### DIRECTIONS
Rewrite each of the following records with "camera" replaced by "viewer", leaving every other word as it is.
******************************
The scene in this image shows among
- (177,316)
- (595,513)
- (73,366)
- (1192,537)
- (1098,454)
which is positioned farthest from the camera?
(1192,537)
******************************
### ANSWER TO THE PROBLEM
The scene in this image shows among
- (177,316)
- (595,513)
- (73,366)
- (1192,537)
- (1098,454)
which is positioned farthest from the viewer?
(1192,537)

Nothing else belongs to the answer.